Conforme as investigações iniciadas em agosto de 2006 e que constam do relatório da CEI, cerca de R$ 200 mil teriam sido desviados para pagamento de despesas do período eleitoral. A denúncia foi apresentada pelo ex-prefeito e ex-coordenador da campanha de Ferreira em 2004, Joaquim Antônio de Lima, segundo o qual o recurso teria pago comerciantes que afirmam ter emitido notas frias, a assessores da administração, como forma de se justificar a saída do dinheiro.
Em entrevista à FOLHA, há duas semanas, Lima afirmara que os próprios comerciantes o teriam procurado para relatar a situação, e mesmo para admitir: a emissão dos documentos, ainda que sem fornecimento dos materiais ou a efetiva prestação dos serviços, seria uma maneira de eles serem ''prestigiados'' pelo Executivo, posteriormente, nas compras da prefeitura.
Ontem, o presidente da Câmara de Campina da Lagoa, Fernando Calderari (PFL), afirmou que a CP contra Ferreira ''se baseou, principalmente, em notas frias emitidas em janeiro de 2005 para justificar possíveis gastos do transporte escolar.
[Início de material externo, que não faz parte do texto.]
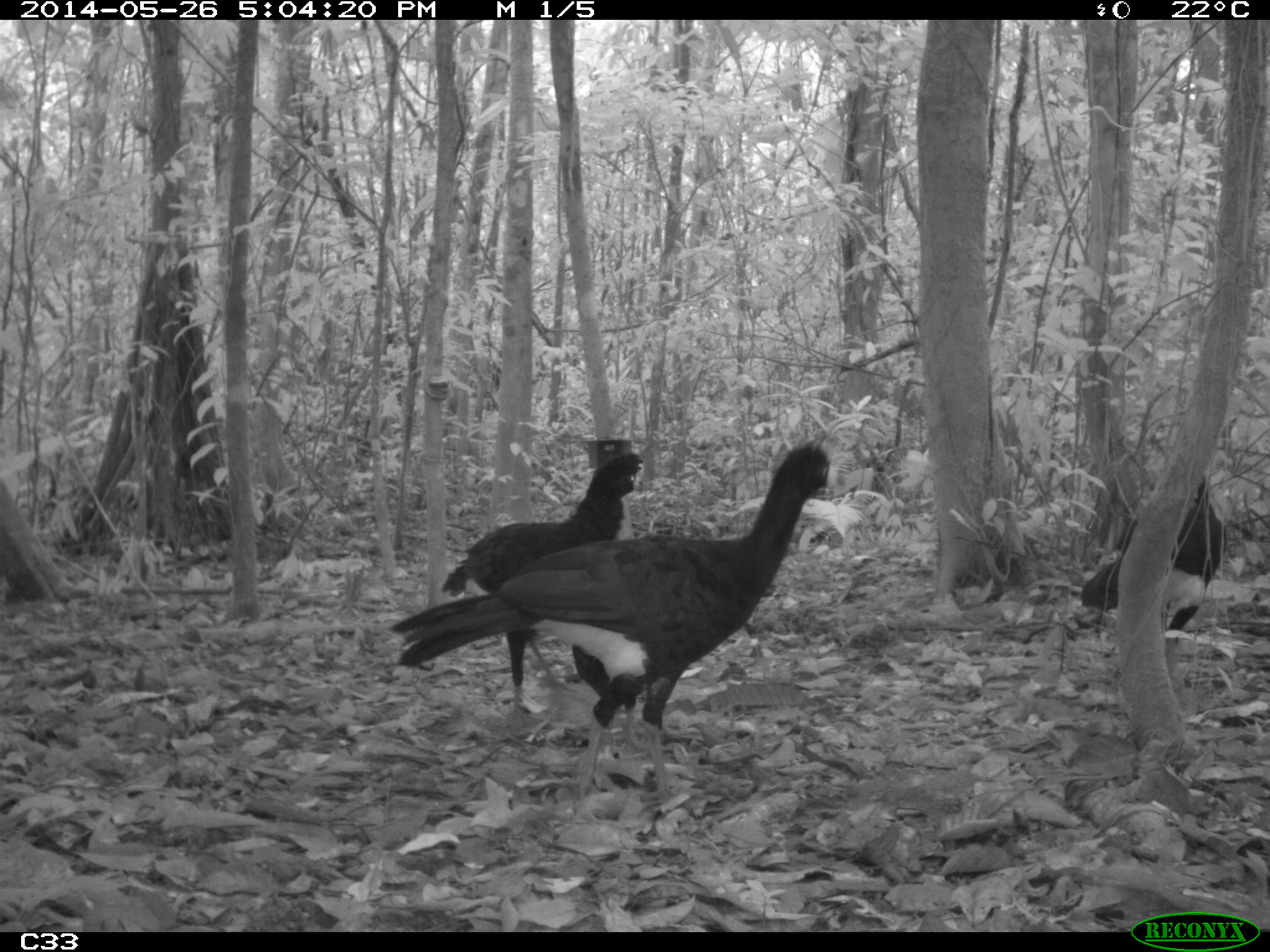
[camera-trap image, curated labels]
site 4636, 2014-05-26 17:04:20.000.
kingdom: Animalia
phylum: Chordata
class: Aves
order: Galliformes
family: Cracidae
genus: Crax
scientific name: Crax alector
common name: black curassow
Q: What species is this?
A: Crax alector (black curassow).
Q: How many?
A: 4.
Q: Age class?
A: Adult.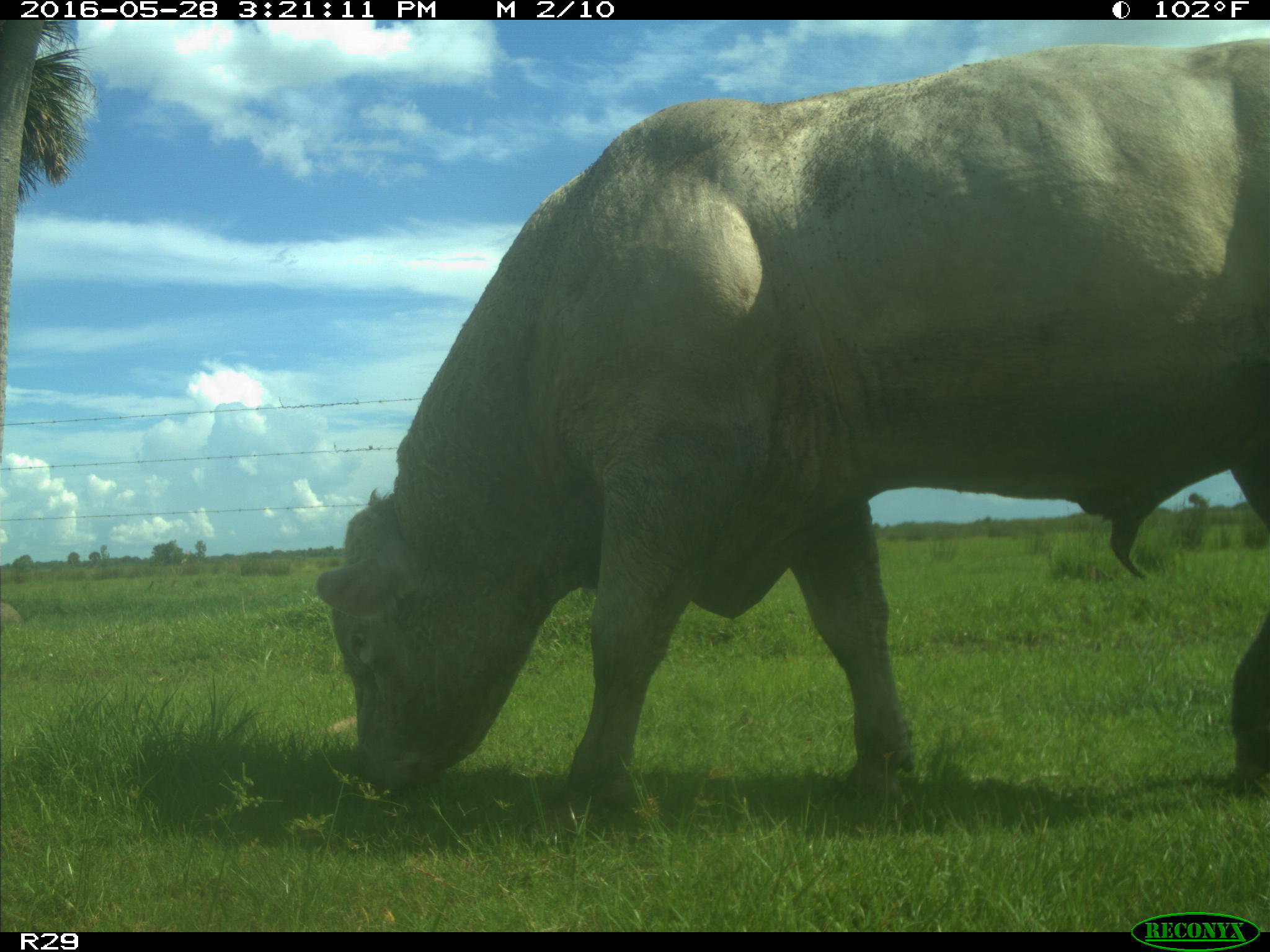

Mas não houve esse gasto no período relatado'', afirmou, referindo-se a notas de gatsos com combustível no valor de R$ 28 mil, anexadas ao relatório da CEI.
De acordo com Calderari, a comissão processante terá prazo de 90 dias para a conclusão dos trabalhos. Nos próximos 15 dias, adiantou, o chefe do Executivo deverá ser chamado para apresentar defesa.
A reportagem tentou contato com Ferreira pelo celular, que estava desligado, mas ele não retornou a ligação. Na prefeitura, um funcionário do gabinete argumentou que o prefeito teria ações judiciais contra a Câmara, em razão das denúncias, mas que apenas o próprio poderia se manifestar a respeito.